R. Noventa e nove por cento não nos prejudicam, ou nos ignoram, ou interagiram conosco em um sentido evolutivo. Acredita-se que os retrovírus em particular tenham uma função. Há teorias que defendem que foi graças a um desses vírus que um precursor dos mamíferos fez com que seus óvulos não fossem expelidos, e sim se fundissem com células em seu interior, no que seria um futuro útero. Isso teria feito dele o precursor dos mamíferos placentários. Ou seja: há teorias, e bem documentadas, que indicam que somos mamíferos devido aos vírus. Os vírus não só teriam colaborado conosco na evolução, como teriam contribuído para o surgimento dos mamíferos, principalmente dos mamíferos com placenta. É uma porcentagem muito pequena, mas muito incômoda, a dos vírus que causam patologias significativas em humanos ou em outros animais.
P. Eles nos procuram.
R. Eles nos encontram, na verdade.
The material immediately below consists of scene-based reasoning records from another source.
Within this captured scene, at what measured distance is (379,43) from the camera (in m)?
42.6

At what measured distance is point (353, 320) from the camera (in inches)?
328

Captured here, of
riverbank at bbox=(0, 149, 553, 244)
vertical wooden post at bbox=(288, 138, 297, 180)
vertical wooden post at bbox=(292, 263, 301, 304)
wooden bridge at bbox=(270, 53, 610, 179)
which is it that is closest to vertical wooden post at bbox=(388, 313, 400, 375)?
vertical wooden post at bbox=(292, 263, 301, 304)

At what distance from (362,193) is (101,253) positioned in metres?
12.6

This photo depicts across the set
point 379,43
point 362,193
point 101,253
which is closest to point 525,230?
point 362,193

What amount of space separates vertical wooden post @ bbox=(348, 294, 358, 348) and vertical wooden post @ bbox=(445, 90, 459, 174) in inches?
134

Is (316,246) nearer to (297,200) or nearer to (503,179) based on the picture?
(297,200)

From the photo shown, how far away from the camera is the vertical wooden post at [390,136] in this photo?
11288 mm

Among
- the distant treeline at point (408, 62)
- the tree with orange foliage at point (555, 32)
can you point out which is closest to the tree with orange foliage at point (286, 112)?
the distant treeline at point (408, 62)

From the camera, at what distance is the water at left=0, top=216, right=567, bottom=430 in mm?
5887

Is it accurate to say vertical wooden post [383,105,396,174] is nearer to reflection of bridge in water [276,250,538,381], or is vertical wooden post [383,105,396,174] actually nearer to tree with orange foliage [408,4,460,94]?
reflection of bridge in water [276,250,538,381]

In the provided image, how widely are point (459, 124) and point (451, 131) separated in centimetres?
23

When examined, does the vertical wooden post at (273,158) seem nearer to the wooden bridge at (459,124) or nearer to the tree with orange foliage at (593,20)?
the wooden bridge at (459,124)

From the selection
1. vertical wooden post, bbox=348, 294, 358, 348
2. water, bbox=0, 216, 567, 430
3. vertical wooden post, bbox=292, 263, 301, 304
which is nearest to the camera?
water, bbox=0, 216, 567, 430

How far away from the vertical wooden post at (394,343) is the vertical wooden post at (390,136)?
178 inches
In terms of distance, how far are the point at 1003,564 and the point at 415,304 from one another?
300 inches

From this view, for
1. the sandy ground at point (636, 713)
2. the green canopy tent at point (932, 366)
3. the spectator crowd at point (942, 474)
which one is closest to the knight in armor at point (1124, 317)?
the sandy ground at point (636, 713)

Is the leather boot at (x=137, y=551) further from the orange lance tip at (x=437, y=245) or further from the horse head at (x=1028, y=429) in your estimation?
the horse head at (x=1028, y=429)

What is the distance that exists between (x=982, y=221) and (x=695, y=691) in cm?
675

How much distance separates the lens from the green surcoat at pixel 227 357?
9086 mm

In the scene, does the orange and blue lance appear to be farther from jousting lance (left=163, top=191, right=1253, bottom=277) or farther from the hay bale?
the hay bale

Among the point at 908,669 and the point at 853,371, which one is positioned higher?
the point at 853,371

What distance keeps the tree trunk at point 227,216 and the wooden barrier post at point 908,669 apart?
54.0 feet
Fora de uma célula um vírus não é nada, é um complexo molecular formado por ácido nucleico e proteína. Se você inativa um vírus para que ele não se replique dentro de uma célula, você o injeta em um coelho e o coelho produz anticorpos, pouco mais que isso.
P. Podem ser controlados, mas nunca mortos.
R. Assim como as bactérias. Uma bactéria é imortal?
P. Mas o vírus não é um ser vivo.
R. Um ser não vivo não pode ser mortal, mas a pergunta no sentido evolutivo faz sentido. Por exemplo, as bactérias são seres vivos. Uma bactéria é imortal? Um animal morre e deixa sua descendência. No caso das bactérias, não. Onde há uma bactéria há duas, quatro, oito, e se tiverem um meio de cultura, ficarão eternamente assim, não morrem.
P. Os vírus também?
R. Se você tem um vírus que não está dentro da célula que ele infecta, em vez de morrer, o que ele faz é se inativar, ele perde a viabilidade. Acabam perdendo seu título, o título de vírus; o título é a quantidade de vírus.
P. Mas continua presente.
R. Agora se diz muito que “o coronavírus vive não sei quanto tempo em gotículas de água, vive não sei quanto tempo flutuando no ar”. São estudos tendenciosos. O que costuma existir é material genético do vírus, não o vírus. Isso está ocorrendo com o [exame] PCR. O que um PCR faz é ver se há material genético do vírus, outra coisa é que haja vírus inteiros ou que esses vírus que encontrados sejam infecciosos. Por exemplo, nas fezes de pessoas infectadas, foi encontrado genoma do vírus semanas depois de elas estarem curadas. E se dizia: “Quando você tiver alta, terá de esperar duas semanas antes de retomar a vida normal”.
P. Não é assim?
R. Continua sendo uma boa medida ficar em casa por algum tempo. Observou-se em alguns casos −uma porcentagem muito pequena− que o vírus voltava, certamente porque não estava totalmente eliminado, já que permanecia em alguma parte do corpo.
P. Um PCR pode dar positivo pelo material genético do vírus, mas não pelo vírus?
R. Sim, e isso certamente está ocorrendo. Quando já se passaram oito ou nove dias e alguém tem resposta imunológica, já tem anticorpos. Principalmente se já tem anticorpos IgG, ou seja, suas células estão atacando bem o vírus. Há um período do momento em que você passa a ter anticorpos até que já não seja detectado o vírus em que o PCR ainda dá positivo. Suspeito que nem todos esses positivos sejam vírus infecciosos, porque o PCR não verifica se há vírus viável, e sim se há material genético de vírus. O PCR é muito sensível, detecta genoma do vírus, mas não diz se esse vírus é viável, se é um pedaço de vírus que está ali sozinho ou se é um resto de material genético.